# Work request 1
According to the CASH Coalition annual report, where and when did the Coalition begin?
# Work request 2
Translate this sentence from the CASH Coalition annual report into Spanish: "We leverage this learning to inform advocacy, project development, and further research."
# Work request 3
Continue the CASH Coalition annual report from its final sentence.

# Page excerpt
==============================

Cultivating Collective Action

CASH Coalition Annual Report 2023

The CASH Coalition is one year old. We work to make regenerative agriculture and climate action profitable for smallholder farmers in the Global South. Since our inception at the Skoll World Forum in 2023, we have embarked on a process of learning and doing to realize this mission. We are pleased to present an overview of key activities in this document. Do not hesitate to contact us to discuss our work further.

We work to make regenerative agriculture and climate action profitable for smallholder farmers and local communities in the Global South.

The Coalition works to accelerate the smallholder transition to regenerative agriculture and sustainable land management to enhance resilience and livelihoods while advancing local ecosystem restoration and climate change mitigation. We focus on creating enabling conditions that are challenging for individual organizations to address in isolation and impossible for farmers to shift. We support innovative and trusted organizations that serve farmers across diverse contexts and who work to create value for people (families), nature (local ecosystems, soil, biodiversity), and climate (carbon removal, emissions reduction).

We implement our work aligned with four pillars: 

CASH identifies and shares knowledge and best practices regarding existing technologies, practices, financing arrangements, incentive structures, behavior change and adoption, costs and benefits, and scaling strategies to accelerate a smallholder regenerative transition. We are actively developing a repository of regenerative content focused on smallholder agriculture to i) accelerate awareness and uptake across the Coalition; ii) support members, the Coalition, and eventually the field-at-large to leverage generative artificial intelligence (AI) tools as a strategy to scale smallholder farmer access to quality, locally relevant, regenerative advice.

We provide technical assistance, information, and education to our members and local partners to amplify the voices of smallholder farmers and increase their ability to derive benefits from climate finance and PES. 

We expand existing avenues for participation, create new entry points to climate financing arrangements, and transform climate finance by – advocating for reforms to existing carbon markets, standards, and relevant regulatory instruments to ensure that markets and instruments work for smallholders and recognize and value smallholder nature-based solutions and ecosystem services. We identify ways for smallholders to tap into non-carbon climate finance.  We are developing a portfolio of projects to advance these objectives, identify and overcome practical barriers inhibiting smallholder projects from accessing carbon and other climate finance, and inform learning and advocacy to promote systems change.

We catalyze the development and execution of ground-up research to build business models and use cases demonstrating the viability of smallholder regenerative and climate actions. We leverage this learning to inform advocacy, project development, and further research.

==============================

# Record extracts
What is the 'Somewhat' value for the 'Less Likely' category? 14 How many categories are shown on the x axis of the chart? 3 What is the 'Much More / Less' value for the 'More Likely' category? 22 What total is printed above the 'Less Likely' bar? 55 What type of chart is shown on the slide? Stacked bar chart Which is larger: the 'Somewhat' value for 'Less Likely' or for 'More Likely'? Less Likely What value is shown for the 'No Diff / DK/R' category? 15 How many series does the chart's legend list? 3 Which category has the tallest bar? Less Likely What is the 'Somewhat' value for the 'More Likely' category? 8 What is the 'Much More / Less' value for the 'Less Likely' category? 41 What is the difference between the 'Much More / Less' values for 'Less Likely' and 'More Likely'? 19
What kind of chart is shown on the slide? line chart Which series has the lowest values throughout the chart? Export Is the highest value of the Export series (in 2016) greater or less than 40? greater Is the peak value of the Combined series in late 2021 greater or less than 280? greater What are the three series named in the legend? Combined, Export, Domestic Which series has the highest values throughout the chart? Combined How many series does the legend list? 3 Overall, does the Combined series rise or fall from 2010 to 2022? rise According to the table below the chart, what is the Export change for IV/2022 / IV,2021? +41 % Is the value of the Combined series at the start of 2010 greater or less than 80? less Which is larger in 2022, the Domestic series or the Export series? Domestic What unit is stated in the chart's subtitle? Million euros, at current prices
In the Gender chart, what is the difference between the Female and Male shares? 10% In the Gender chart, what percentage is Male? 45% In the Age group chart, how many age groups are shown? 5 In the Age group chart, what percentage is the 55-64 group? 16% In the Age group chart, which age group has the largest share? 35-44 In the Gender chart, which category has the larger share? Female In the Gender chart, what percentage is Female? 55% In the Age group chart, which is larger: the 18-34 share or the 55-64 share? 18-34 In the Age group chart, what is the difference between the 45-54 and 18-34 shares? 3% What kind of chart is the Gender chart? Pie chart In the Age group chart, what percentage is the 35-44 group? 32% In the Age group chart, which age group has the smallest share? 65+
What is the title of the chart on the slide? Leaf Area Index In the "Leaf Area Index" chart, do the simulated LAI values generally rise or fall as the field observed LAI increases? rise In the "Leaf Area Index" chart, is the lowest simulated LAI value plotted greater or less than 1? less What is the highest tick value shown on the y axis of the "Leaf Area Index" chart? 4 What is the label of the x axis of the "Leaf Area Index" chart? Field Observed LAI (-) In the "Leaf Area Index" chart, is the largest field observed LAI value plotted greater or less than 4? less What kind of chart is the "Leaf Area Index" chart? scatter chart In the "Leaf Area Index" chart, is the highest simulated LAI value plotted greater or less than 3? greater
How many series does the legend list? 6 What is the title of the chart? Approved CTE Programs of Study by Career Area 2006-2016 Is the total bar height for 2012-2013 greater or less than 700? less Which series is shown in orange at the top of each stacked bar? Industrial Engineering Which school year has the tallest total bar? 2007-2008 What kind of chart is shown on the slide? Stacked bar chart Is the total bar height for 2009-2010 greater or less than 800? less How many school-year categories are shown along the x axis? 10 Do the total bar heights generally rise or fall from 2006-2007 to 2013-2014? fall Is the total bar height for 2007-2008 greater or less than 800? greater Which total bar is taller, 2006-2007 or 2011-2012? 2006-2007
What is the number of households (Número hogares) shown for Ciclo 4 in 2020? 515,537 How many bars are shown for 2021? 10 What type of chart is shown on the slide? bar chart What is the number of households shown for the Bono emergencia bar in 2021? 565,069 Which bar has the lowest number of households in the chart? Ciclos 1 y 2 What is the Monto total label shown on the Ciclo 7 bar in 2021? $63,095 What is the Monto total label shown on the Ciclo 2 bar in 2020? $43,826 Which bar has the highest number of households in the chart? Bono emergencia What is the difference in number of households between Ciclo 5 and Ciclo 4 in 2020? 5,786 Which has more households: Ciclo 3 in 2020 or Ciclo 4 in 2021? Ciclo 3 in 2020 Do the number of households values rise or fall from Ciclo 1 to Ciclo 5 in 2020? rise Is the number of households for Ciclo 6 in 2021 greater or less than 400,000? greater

==============================

# Exercise output 1
At the Skoll World Forum in 2023.

# Exercise output 2
Aprovechamos este aprendizaje para orientar la incidencia, el desarrollo de proyectos y nuevas investigaciones.

# Exercise output 3
We have welcomed new members and strategic partners to the broader coalition throughout the year. Foundational discussions were held between Forest Trends, Root Capital, One Acre Fund, Landesa, Proximity Designs, Babban Gona, My Agro, and COMACO in the months before the 2023 Skoll World Forum. By the time we formally launched in Oxford, we had been joined by, CAP-A, Acceso, and Mafisa. Following our launch, we added Encourage Capital as a strategic partner. Encourage Capital has enriched our understanding of carbon markets and climate finance, brokered new conversations, and helped us move ideas into practice. At our in-person meeting in London last June, we added Precision Development (PxD) as an additional strategic partner, bolstering our research capabilities and reach in Asia. We also welcomed Digital Green and SEKEM, who bring new perspectives, rich experience, and tools to assist smallholders navigate the polycrisis. At the same time, due to capacity constraints given their massive scale-up, MyAgro decided to temporarily step back from active collaboration with CASH. 

We are now a coalition of thirteen members and two strategic partners. We are not actively looking to expand our membership as we refine our strategy and consolidate our programming. Still, we may add a limited number of strong organizations that complement the current membership. We may also consider an affiliate model.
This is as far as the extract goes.